Mar 262019
 
 March 26, 2019  Posted by at 10:48 pm Finance Tagged with: , , , , , , , , , , , , , ,


Jan van Eijk The Arnolfini portrait 1434

 

 

I first asked Dr. D. a few years ago if I could turn one one his comments at the Automatic Earth into an essay. The following illustrates why I asked. Not sure he understands why some of his rants stand out while others do not, but they certainly do. Go to the Automatic Earth comments section to figure that one out. He’s there every day.

And you’re free to disagree of course. And I myself am good, have an essay on the same topic waiting but love the view from over there. Nothing not to like.

 

 

It USED to be that when a newspaper catastrophically screwed the pooch as we Yanks say, people would cancel their subscription to such a piece of pure, useless, misleading garbage.

Dr. D.: Legally, the path is pretty clear and incredibly old. It’s always been illegal to slander (in voice) or libel (in print) someone. The Covington kids are following this right now. It’s illegal everywhere, including Britain and New Zealand, and the legal threshold has a couple of bullet points. There has to be provable damage, the facts provided have to wrong, they have to be specific, and so on. Then you sue civilly for compensation in measure with the damage caused. Pretty simple. But if it’s actual libel of the sort anyone actually means, not just “I disagree with you”, then all these elements are absolutely in play. No false accusations, no just getting the facts wrong on accident.

• _Given data_
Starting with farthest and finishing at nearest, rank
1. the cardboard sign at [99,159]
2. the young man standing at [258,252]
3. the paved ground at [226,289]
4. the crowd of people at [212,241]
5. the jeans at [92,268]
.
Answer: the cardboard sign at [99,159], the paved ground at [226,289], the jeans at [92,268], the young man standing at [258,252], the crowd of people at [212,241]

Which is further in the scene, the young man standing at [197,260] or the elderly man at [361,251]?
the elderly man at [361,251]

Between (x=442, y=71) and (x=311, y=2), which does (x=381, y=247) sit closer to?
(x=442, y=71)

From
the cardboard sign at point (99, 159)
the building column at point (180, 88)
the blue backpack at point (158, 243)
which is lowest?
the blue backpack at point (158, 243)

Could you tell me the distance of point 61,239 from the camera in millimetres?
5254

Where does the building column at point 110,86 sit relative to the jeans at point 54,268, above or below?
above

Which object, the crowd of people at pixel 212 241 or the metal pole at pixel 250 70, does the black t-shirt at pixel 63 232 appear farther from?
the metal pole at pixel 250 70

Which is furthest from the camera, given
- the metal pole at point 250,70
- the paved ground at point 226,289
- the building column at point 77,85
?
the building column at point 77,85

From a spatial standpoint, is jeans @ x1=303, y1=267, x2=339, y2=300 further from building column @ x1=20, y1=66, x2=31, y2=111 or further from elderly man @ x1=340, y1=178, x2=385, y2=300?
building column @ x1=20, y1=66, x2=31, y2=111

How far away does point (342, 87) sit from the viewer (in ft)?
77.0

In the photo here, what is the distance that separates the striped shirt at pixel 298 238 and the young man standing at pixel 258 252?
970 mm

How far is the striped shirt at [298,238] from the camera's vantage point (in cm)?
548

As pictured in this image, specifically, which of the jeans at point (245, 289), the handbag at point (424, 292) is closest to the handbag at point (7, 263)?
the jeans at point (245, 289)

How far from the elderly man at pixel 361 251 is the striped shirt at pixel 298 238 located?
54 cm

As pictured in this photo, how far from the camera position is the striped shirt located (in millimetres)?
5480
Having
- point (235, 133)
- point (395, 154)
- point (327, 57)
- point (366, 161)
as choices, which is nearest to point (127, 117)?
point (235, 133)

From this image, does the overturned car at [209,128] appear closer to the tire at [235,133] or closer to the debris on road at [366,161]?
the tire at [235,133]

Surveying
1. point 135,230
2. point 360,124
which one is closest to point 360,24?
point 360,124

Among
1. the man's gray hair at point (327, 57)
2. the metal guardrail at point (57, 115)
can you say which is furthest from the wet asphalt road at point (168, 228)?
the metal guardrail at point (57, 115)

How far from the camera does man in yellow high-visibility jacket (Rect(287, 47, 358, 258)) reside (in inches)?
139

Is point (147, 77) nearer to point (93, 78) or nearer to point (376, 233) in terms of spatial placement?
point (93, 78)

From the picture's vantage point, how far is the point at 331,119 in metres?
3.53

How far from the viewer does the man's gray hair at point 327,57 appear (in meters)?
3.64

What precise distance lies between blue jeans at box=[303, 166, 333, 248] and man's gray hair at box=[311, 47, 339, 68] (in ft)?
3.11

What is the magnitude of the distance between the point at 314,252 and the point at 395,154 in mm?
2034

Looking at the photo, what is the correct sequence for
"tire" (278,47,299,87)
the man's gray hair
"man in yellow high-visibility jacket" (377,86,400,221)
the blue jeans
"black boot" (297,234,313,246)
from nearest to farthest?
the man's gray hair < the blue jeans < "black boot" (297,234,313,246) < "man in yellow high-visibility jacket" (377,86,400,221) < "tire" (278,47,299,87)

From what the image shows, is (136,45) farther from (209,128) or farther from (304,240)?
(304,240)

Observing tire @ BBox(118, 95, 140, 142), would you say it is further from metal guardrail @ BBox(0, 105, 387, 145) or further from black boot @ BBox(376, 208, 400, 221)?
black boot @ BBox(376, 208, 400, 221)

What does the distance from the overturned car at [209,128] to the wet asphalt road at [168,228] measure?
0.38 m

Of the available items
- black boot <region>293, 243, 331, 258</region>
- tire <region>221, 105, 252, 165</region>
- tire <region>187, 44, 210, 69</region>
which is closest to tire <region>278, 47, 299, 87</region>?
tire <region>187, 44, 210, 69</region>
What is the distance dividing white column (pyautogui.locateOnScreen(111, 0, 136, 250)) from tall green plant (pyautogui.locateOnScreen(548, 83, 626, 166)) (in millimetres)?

• _What you will do_
A – Answer these about the blog post on libel:
(i) What is the title of the Jan van Eijk painting shown at the top, and what year is given with it?
(ii) In which section of the Automatic Earth can Dr. D. be found every day?
(iii) According to Dr. D., which term applies to voice and which to print?
B – Repeat the blog post on libel word for word, from "It USED to be" to "wrong on accident.".
C – Carry the blog post on libel forward from its final sentence.

• _Per-task outputs_
A –
(i) The Arnolfini portrait, 1434
(ii) The comments section
(iii) Slander applies to voice; libel applies to print.

B –
It USED to be that when a newspaper catastrophically screwed the pooch as we Yanks say, people would cancel their subscription to such a piece of pure, useless, misleading garbage.

Dr. D.: Legally, the path is pretty clear and incredibly old. It’s always been illegal to slander (in voice) or libel (in print) someone. The Covington kids are following this right now. It’s illegal everywhere, including Britain and New Zealand, and the legal threshold has a couple of bullet points. There has to be provable damage, the facts provided have to wrong, they have to be specific, and so on. Then you sue civilly for compensation in measure with the damage caused. Pretty simple. But if it’s actual libel of the sort anyone actually means, not just “I disagree with you”, then all these elements are absolutely in play. No false accusations, no just getting the facts wrong on accident.

C –
What’s more, the government is never the plaintiff. Although in theory I suppose they could get standing, in practice slander and libel are prosecuted BY private people AGAINST private people, which eliminates a major element of government censorship and repression. …The problem is, now that the entire force of media is resident in 5 corporations the size of most countries, no one has been suing anyone, much less challenging them to pistols at dawn.

That and the marketplace is adjusting to the new reality: It USED to be that when a newspaper catastrophically screwed the pooch as we Yanks say, people would cancel their subscription to such a piece of pure, useless, misleading garbage. …But no one ever pays for news anymore; there’s nothing to cancel. Clicks are free. So even when it’s completely wrong, knowingly, provably wrong in 10 minutes of google, if it gets clicks you get paid, so there is a new OPPOSITE incentive to lie, so long as the lies are salacious. It’s literally impossible to be discredited under this model. Look at Brian Williams on NBC and Donna Brazile on Fox.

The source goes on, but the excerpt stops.